Bochum. . Die Heinrich-Böll-Gesamtschule in Bochum hat einen Aktionstag gegen Gewalt ins Leben gerufen. Hintergrund sind zwei Gewalttaten im Schulumfeld.
Beschmierte Wände, Vandalismus auf der Schultoilette, Rangelei oder gar Kloppe auf dem Schulhof, Beleidigungen, Drohungen, Cybermobbing: Mit einem Projekttag „Tag gegen Gewalt“ hat die Heinrich-Böll-Gesamtschule am Mittwoch ein Zeichen für das konfliktfreie Lösen von Problemen und Streitigkeiten gesetzt.
Sämtliche 1354 Schüler machten mit und lernten in Workshops und Übungen, wie sie besser Zivilcourage zeigen können („Weggeschaut ist mitgemacht“) und wie sie Auseinandersetzungen schlichten oder aus dem Weg gehen können. „Wir versuchen zu vermitteln, Streit mit Worten zu lösen, mit friedlichen Worten“, sagt die Pädagogin Sevhan Onat-Seykan, die mit zwei weiteren Kräften in der Sozialarbeit der Schule tätig ist.
Messerattacke eines Schülers
Einer der Anlässe für den Projekttag war die Messerattacke eines Schülers dieser Schule im vergangenen März an der Schmechtingswiese wenige Meter vom Schulhof entfernt. Damals hatten sich in den Morgenstunden rund 20, teilweise bewaffnete Schüler verabredet, um einen Streit auszutragen, der sich zuvor in den sozialen Medien hochgeschaukelt hatte.
Bei der Schlägerei stach ein 16-jähriger Schüler einem Mitschüler (15) mit einem Messer vier Zentimeter tief in den hinteren Schulterbereich und verletzte ihn schwer. Das Opfer schleppte sich in die Schule, ein Lehrer holte Hilfe. Seitdem sitzt der Täter im Gefängnis. Zwei Jahre Jugendstrafe ohne Bewährung lautete im Oktober das Urteil des Landgerichts.

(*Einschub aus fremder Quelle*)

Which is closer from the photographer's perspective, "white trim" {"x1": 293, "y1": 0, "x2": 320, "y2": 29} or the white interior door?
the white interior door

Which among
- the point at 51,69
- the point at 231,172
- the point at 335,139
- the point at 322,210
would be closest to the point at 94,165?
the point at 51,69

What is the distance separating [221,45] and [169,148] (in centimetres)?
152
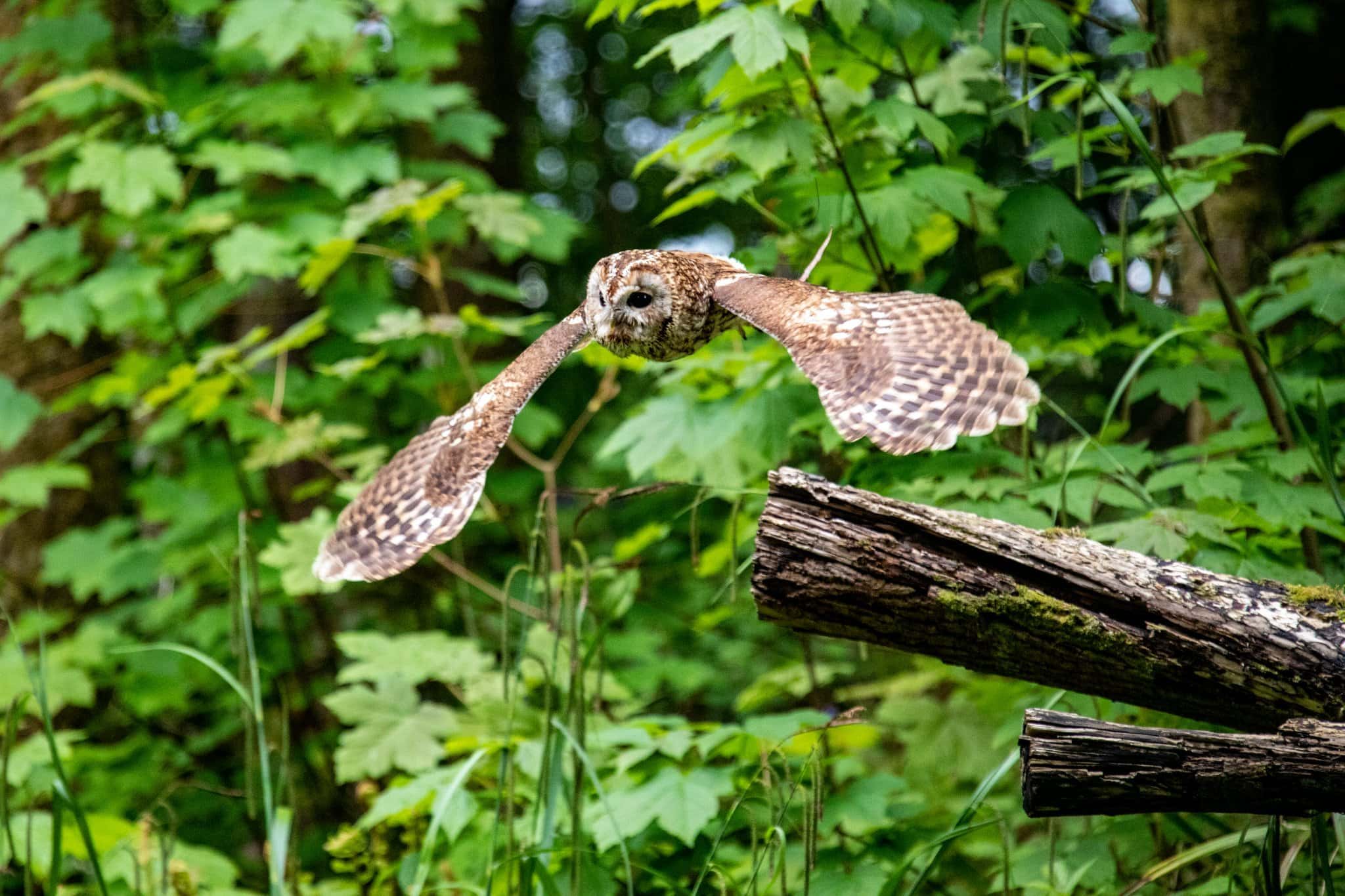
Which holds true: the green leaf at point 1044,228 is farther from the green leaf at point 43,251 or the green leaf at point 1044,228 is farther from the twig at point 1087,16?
the green leaf at point 43,251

Straftäter geht auf die Schule
Außerdem geht zurzeit ein weiterer Schüler (17) auf diese Schule, der im Juli 2017 auf der Herner Straße an einer schweren Messerattacke mitgemacht hatte und dafür auch zu einer zweieinhalbjährigen Jugendhaftstrafe verurteilt wurde (noch nicht rechtskräftig). Mit ihm soll es jetzt aber keine Probleme geben, heißt es seitens der Schule.
„Es geht uns um Spielregeln in einer demokratischen Gesellschaft und deshalb auch um Gewaltfreiheit“, sagt Schulleiter Martin Breuer. „Unser Interesse als Schule muss sein, Gewalt erst gar nicht entstehen zu lassen. Wir müssen ein Bewusstsein dafür vermitteln, was Gewalt ist und wie sich Gewalt auswirkt.“
Cybermobbing ist ein Problem
Vor allem Cybermobbing unter Schülern wird zunehmend eine Herausforderung auch für Lehrer und Eltern. Solche Opfer, die sich nicht beschützt fühlen, sagt Breuer, könnten ihrem Leben sogar ein Ende bereiten. „Den meisten ist es nicht bewusst, dass das diese Konsequenzen haben kann.“ Allerdings behalten es einige Opfer für sich, dass sie gemobbt werden, weil es ihnen peinlich ist. „Wir erfahren davon viel zu spät.“
Training auch mit externen Fachkräften
Der „Tag gegen Gewalt“ geht auf einen Beschluss der Schulkonferenz im vergangenen Schuljahr zurück.
Im Programm standen auch ein „Anti-Rassismus-Training“ und ein „interkulturelles Training“. Das Training fand je nach Jahrgangsstufe altersgerecht statt.
Mitgemacht haben auch externe Fachkräfte etwa von der IFAK und von Pro Familia.
Der „Tag gegen Gewalt“ will den Schülern auch die Stärke vermitteln, sich zu öffnen - und es auch den Eltern, Lehren oder Sozialarbeitern zu melden, wenn sie wissen, dass andere auf Facebook, Instagram, WhatsApp oder Snapchat gehänselt und getriezt werden.
Manche Schüler sind „Mitmobber“
Das ist zum Beispiel der Fall, wenn jemand ein Foto eines Schüler ins Netz stellt, das ihn auf einer Party alkoholisiert in einer Ecke liegend zeigt. Manche Schüler seien dabei lediglich „Mitmobber”, wie es heißt. Motto: Wenn ich mitmache, bin ich nicht selbst Opfer.
„Der Aggressor hat permanent die Möglichkeit, jemanden zu mobben“, sagt der 18-jährige Schüler Felix Wolinski mit Blick auf die digitale Welt. „Psychologisch ist die Hemmschwelle im Internet geringer.“ Und ein Smartphone hat heute mittlerweile fast jeder Schüler, jedenfalls in den oberen Stufen.